◆ Source excerpt:
Being a nice Jewish girl, Queen Esther kept kosher in King Ahasuerus’ palace. Probably not an easy feat, considering Persian dishes were meat-heavy and not of the kosher variety.

Word on the street (OK, in the Book) has it that Esther ate only fruits, beans and grains. She was big into poppy seeds and caraway seeds, according to Internet sources, and we’re going to take that unsubstantiated data and run with it.

Before you get drunk enough so you can’t tell Haman apart from Mordechai (a Jewish mandate passed down throughout the generations), enjoy a light and lovely meal featuring Esther’s favorites while raising a glass to our very own baleboosta queen.


Fennel and Caraway Pastina

Serves 4-6

12 oz. pastina pasta (or orzo)

½ cup + 2 Tbs. olive oil, divided

freshly ground black pepper

1 cup Italian parsley leaves, coarsely chopped

1 cup stale rustic bread, coarsely chopped and loosely packed

5 Tbs. sherry vinegar

2 Tbs. cold water

1 1/2 tsp. coriander seeds

1 tsp. caraway seeds

¼ cup onion, roughly chopped

1/3 cup fennel bulb, cored and coarsely chopped

1 Tbs. garlic, minced

2 Tbs. capers, drained

1 cup green olives, pitted (with pimento OK), drained and coarsely chopped

3 Tbs. pine nuts, toasted

In a pot of salted water, cook pastina till al dente. Drain and transfer to a large bowl. Stir 1/2 cup of olive oil into cooked pasta. Season generously with freshly ground black pepper. Stir in parsley.

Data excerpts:

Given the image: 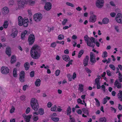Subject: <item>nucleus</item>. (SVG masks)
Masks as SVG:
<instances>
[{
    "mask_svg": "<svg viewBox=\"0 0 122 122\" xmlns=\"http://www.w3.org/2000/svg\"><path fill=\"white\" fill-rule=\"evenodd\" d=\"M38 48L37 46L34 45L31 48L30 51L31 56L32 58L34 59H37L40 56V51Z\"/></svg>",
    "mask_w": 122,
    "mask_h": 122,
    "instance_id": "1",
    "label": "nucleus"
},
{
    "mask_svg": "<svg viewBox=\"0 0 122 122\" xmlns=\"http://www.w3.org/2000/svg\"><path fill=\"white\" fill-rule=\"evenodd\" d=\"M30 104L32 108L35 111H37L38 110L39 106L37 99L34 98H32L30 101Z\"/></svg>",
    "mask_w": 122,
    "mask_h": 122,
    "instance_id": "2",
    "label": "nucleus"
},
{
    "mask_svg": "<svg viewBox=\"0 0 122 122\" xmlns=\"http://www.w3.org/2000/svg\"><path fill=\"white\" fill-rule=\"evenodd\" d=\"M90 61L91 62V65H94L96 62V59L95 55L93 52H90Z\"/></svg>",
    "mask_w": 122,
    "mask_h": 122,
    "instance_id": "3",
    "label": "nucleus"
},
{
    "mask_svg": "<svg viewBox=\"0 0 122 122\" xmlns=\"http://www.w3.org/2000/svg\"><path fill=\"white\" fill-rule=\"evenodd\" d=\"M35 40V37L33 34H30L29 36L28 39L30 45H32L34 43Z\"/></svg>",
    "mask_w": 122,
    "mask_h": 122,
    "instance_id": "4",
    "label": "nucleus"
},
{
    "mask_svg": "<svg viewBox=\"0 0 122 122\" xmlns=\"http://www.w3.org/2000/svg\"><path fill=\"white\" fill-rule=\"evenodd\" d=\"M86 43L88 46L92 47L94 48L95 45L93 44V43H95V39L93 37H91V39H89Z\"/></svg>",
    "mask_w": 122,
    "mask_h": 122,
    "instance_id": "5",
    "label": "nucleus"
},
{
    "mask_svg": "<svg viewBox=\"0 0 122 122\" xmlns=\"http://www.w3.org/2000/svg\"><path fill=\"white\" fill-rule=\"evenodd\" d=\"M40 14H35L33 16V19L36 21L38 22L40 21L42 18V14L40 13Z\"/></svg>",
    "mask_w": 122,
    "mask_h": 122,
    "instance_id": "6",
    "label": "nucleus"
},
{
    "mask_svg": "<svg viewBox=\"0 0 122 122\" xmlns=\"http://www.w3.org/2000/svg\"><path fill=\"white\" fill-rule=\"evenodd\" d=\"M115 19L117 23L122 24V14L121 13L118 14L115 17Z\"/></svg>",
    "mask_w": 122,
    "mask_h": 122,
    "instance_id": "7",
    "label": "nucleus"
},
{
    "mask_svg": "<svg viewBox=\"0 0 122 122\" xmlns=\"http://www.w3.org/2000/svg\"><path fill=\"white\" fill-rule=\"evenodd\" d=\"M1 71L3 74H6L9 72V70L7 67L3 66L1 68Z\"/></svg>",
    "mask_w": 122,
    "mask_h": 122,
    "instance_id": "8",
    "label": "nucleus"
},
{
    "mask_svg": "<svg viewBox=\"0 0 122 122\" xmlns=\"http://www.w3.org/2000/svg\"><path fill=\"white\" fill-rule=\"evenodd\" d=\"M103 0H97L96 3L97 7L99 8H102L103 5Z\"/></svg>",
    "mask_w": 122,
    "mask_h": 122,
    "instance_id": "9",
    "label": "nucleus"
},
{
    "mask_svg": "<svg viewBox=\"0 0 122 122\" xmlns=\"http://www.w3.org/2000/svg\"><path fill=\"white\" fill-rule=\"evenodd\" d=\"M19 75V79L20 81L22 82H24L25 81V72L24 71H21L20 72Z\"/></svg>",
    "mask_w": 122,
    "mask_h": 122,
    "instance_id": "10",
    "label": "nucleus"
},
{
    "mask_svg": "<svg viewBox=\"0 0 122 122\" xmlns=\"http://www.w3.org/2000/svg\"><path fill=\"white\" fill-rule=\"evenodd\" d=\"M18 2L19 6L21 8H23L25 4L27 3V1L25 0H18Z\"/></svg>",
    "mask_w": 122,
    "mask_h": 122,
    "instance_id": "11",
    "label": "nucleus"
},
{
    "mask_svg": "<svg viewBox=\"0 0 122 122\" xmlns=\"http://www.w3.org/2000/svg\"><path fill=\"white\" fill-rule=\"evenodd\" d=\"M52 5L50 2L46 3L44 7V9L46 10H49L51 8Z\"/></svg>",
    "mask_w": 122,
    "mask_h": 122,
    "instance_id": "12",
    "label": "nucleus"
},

◆ Written tasks:
• a. According to the Queen Esther text, which two kinds of seeds was Esther big into?
• b. From the Queen Esther text, reproduce word for word the part that opens with the words containing "1 Tbs. garlic, minced" and closes with "Stir in parsley.".

◆ Final results:
• a. Poppy seeds and caraway seeds.

• b.
1 Tbs. garlic, minced

2 Tbs. capers, drained

1 cup green olives, pitted (with pimento OK), drained and coarsely chopped

3 Tbs. pine nuts, toasted

In a pot of salted water, cook pastina till al dente. Drain and transfer to a large bowl. Stir 1/2 cup of olive oil into cooked pasta. Season generously with freshly ground black pepper. Stir in parsley.